По соседству с Лагарпом в Плесси-Пике жил ученый-натуралист Амбуаз Пализо де Бовуа, специалист по флоре Африки и Америки, и вместе они проводили некоторые научные опыты, которые подвигли Лагарпа на изучение ботаники. Как свидетельствует корреспонденция, швейцарец принялся за новый род познаний с величайшей серьезностью: «С тех пор как я, хоть и совсем немного, стал заниматься ботаникой, я вдруг обнаружил, что современные ученые в этой области гораздо больше копируют друг у друга, нежели изучают природу, и что подлинно качественных книг совсем мало. Был бы я помоложе, принялся бы за флору моего огорода, описал бы растения в соответствии с их почвой, внешними признаками, сезонами, имея все перед глазами. К сожалению, пришла ко мне эта идея слишком поздно; работа эта определенно помогла бы мне многое позабыть»[306]

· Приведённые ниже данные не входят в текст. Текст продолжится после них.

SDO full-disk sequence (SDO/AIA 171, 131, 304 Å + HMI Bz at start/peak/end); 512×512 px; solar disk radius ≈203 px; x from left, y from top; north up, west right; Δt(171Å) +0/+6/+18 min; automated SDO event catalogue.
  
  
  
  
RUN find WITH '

.В холодное время года, когда чета Лагарпов перебиралась в парижскую квартиру, швейцарец слушал курсы по минералогии, химии, зоологии и астрономии в Национальном институте, которые читались видными учеными. Некоторые из них, а также известные литераторы и политики часто гостили дома у Лагарпа: у него бывали минералог Рене Жюст Гайю, агроном Шарль Филибер де Ластейри, экономист Жан-Батист Сей, востоковед Луи Матьё Ланглес, основатель газеты «Друг законов» Франсуа Мартен Пултье, член Трибуната Николя Франсуа Тьессе, «конституционный епископ» Анри Грегуар и др. Не без доли юмора швейцарец описывал Ф.А. Штапферу свое обращение в «человека науки»: «До начала августа я посещал курс Воклена три раза в неделю и поэтому так набрался химии, что ничто больше не отобьет у меня охоту к ней. <…> Как смеялись бы вы, если бы встретили меня в костюме Робинзона, с портфелем на одном боку и ящиком из белого железа на другом, или если бы, войдя в мою комнату, обнаружили меня посреди цветочных ваз, с лупой и иголкой в руках, препарирующим растения»[307]
.Страсть Лагарпа к естественным наукам оставалась и далее неизменной. Позже она привела его к мысли основать «Водуазское общество естественных наук» (а в 1819 году он с большим удовлетворением примет от Александра I коллекцию минералов из России для кантонального музея в Лозанне). Общаясь с царем, его бывший наставник постоянно высказывался в пользу популяризации научных знаний, воодушевлял Александра образовывать собственных ботаников, перепечатывать в русских газетах различные «полезные» статьи из-за границы, содержание которых могло бы принести пользу как русским ученым, так и простым крестьянам[308]
.Именно в 1802–1803 годах, когда Лагарп обустраивал свою «сельскую идиллию» в Плесси-Пике, Александр I более всего походил на того «идеального самодержца», какого в нем хотел видеть его швейцарский учитель. Лагарп постоянно называет Александра в то время в письмах «императором народа», «императором-гражданином». По-видимому, этот эпитет отражал реальные слова царя – своего рода клятву, произнесенную учеником при расставании с учителем в Петербурге в 1802 году, о которой последний не устает напоминать, клятву посвятить свое правление улучшению жизни людей, населяющих его страну.
Вскоре после отъезда Лагарпа из России там были оглашены масштабные реформы, разработанные в Негласном комитете не без участия швейцарца. По Манифесту от 8 сентября 1802 года создавались новые органы центрального управления империи – восемь министерств (распределение компетенций между ними Лагарп обсуждал вместе с членами Негласного комитета непосредственно перед своим отъездом, в конце апреля 1802 года); тогда же более точно определились полномочия Сената, за которым были закреплены функции высшего судебного органа империи, а также контроль за деятельностью министерств (этому вопросу Лагарп также уделял много внимания в период пребывания в Петербурге). Открытие одного из министерств – народного просвещения – непосредственно было инициировано Лагарпом. Александр I действительно придавал деятельности этого министерства большое значение, поставив во главе не только министра, но и совет, куда вошли его друзья из Негласного комитета – Новосильцев и Чарторыйский. Уже в январе 1803 года были приняты «Предварительные правила народного просвещения», заложившие принципы новой российской системы образования.
Тогда же, в начале 1803 года, Александром I была перестроена работа Комиссии законов, на которую Лагарп возлагал надежды по выполнению другой основополагающей задачи для русского государства – возведения стройной юридической системы, способной обеспечить в России правосудие. Указом Александра I эта Комиссия была переведена в ведение Министерства юстиции, и вскоре ее деятельность стал напрямую курировать Новосильцев.